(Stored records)
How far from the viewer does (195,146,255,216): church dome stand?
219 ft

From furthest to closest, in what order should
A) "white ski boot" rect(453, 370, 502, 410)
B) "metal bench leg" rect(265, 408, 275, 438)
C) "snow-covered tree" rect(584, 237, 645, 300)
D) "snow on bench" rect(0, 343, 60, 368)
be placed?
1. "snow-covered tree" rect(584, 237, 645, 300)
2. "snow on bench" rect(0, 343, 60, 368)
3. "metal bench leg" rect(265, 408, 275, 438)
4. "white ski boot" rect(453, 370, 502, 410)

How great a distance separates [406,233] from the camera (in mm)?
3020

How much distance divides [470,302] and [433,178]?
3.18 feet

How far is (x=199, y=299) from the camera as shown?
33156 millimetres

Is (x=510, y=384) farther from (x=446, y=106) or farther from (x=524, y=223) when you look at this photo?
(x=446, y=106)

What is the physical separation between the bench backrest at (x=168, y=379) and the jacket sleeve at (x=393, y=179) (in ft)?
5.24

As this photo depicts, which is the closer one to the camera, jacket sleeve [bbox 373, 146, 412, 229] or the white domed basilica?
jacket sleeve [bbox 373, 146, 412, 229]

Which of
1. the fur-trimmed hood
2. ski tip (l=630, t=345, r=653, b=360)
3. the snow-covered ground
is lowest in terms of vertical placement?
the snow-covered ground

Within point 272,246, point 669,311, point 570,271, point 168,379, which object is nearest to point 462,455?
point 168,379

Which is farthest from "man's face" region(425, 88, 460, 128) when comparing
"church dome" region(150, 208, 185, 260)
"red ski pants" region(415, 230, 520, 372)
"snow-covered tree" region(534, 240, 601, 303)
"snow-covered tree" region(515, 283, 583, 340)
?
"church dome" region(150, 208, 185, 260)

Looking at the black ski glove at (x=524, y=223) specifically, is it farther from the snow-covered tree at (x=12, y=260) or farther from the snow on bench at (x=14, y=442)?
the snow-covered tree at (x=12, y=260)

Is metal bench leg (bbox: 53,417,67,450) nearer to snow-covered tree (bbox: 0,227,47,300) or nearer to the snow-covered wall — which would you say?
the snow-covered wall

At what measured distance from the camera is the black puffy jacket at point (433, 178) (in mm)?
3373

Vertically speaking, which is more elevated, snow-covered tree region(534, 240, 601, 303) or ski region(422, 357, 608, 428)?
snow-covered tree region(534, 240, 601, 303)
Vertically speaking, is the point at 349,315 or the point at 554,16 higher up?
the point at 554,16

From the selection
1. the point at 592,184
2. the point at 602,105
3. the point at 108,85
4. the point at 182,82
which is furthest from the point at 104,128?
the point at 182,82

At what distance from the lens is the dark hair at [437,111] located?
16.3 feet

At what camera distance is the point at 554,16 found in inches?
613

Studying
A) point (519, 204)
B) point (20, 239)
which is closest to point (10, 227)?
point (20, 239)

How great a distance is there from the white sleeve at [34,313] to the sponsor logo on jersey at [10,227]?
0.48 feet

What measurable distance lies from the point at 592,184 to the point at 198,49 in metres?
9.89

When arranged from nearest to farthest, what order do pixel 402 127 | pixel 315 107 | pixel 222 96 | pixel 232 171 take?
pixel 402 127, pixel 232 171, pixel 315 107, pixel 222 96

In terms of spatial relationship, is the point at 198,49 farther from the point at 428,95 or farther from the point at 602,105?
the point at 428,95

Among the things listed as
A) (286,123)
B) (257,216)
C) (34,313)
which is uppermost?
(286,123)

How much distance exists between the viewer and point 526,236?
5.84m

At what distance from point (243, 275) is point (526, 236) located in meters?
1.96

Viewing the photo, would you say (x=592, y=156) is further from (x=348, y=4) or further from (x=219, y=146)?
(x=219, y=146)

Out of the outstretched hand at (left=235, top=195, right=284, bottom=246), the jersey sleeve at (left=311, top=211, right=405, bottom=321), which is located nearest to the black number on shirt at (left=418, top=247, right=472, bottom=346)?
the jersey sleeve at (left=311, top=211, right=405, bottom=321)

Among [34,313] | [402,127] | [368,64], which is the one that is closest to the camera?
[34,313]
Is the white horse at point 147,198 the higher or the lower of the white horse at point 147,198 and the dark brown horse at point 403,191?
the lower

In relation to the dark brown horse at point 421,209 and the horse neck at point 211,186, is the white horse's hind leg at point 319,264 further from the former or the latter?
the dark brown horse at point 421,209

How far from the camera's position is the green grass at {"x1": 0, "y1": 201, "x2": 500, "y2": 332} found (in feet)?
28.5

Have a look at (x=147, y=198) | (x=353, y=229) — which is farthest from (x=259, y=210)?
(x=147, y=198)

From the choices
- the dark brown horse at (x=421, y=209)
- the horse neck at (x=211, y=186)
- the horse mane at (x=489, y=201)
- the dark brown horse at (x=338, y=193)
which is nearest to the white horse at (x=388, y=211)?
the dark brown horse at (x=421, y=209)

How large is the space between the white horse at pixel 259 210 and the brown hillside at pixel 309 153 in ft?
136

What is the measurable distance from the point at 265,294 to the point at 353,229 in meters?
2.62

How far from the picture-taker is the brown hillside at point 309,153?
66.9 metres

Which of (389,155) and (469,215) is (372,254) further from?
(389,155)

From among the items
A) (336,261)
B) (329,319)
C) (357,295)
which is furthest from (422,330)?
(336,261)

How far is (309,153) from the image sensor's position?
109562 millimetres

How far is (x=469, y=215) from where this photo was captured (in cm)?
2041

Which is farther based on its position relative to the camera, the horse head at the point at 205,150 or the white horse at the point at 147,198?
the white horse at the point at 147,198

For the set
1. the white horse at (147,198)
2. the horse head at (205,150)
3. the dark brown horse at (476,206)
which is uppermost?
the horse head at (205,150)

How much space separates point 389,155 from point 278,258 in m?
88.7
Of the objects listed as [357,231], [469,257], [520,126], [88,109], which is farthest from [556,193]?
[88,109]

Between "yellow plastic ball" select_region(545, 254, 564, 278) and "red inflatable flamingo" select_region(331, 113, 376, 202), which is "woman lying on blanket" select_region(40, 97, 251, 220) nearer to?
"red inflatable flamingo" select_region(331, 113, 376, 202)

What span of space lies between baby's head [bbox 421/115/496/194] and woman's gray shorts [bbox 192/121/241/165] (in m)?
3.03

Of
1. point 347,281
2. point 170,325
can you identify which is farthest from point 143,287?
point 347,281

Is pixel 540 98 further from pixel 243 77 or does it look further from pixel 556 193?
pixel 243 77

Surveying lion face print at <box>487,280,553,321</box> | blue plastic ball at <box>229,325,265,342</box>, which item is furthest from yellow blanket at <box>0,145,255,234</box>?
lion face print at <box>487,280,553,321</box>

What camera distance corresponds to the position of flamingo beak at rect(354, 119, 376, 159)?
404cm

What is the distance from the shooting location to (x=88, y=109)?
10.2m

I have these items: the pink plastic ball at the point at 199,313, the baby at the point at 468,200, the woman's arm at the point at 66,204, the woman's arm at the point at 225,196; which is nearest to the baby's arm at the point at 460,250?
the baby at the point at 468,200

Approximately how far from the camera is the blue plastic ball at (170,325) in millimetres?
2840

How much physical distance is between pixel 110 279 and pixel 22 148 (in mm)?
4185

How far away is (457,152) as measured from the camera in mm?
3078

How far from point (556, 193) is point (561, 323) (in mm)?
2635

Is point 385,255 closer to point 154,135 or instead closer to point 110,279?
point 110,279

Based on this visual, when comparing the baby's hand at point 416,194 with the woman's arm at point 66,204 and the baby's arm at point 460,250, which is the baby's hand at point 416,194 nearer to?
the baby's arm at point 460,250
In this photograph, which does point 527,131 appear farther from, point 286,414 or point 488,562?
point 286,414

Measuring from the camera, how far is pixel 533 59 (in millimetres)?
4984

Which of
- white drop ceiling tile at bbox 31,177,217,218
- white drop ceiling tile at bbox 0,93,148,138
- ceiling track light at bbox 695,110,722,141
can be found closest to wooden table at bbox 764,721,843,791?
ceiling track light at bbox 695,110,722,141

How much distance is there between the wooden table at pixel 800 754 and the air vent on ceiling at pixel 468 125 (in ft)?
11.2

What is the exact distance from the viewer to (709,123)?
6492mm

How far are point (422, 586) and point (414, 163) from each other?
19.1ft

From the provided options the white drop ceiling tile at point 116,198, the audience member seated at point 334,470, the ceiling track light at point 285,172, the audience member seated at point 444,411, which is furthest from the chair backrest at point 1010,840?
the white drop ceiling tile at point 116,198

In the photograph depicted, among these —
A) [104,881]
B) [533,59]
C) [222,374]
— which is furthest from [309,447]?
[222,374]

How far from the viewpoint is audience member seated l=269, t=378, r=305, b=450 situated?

== SET EXERCISE ==
In the listing above, find the line with "How much distance is" and set down that line and all after it exactly, through the final line.

== ANSWER TO THE EXERCISE ==
How much distance is there between the wooden table at pixel 800 754 and the air vent on ceiling at pixel 468 125 (in ft)?
11.2

What is the exact distance from the viewer to (709,123)?
6492mm

How far are point (422, 586) and point (414, 163) from each other?
19.1ft

From the provided options the white drop ceiling tile at point 116,198, the audience member seated at point 334,470, the ceiling track light at point 285,172, the audience member seated at point 444,411, which is furthest from the chair backrest at point 1010,840?
the white drop ceiling tile at point 116,198

In the photograph depicted, among these —
A) [104,881]
B) [533,59]
C) [222,374]
— which is furthest from [309,447]?
[222,374]

How far from the viewpoint is audience member seated l=269, t=378, r=305, b=450 situated?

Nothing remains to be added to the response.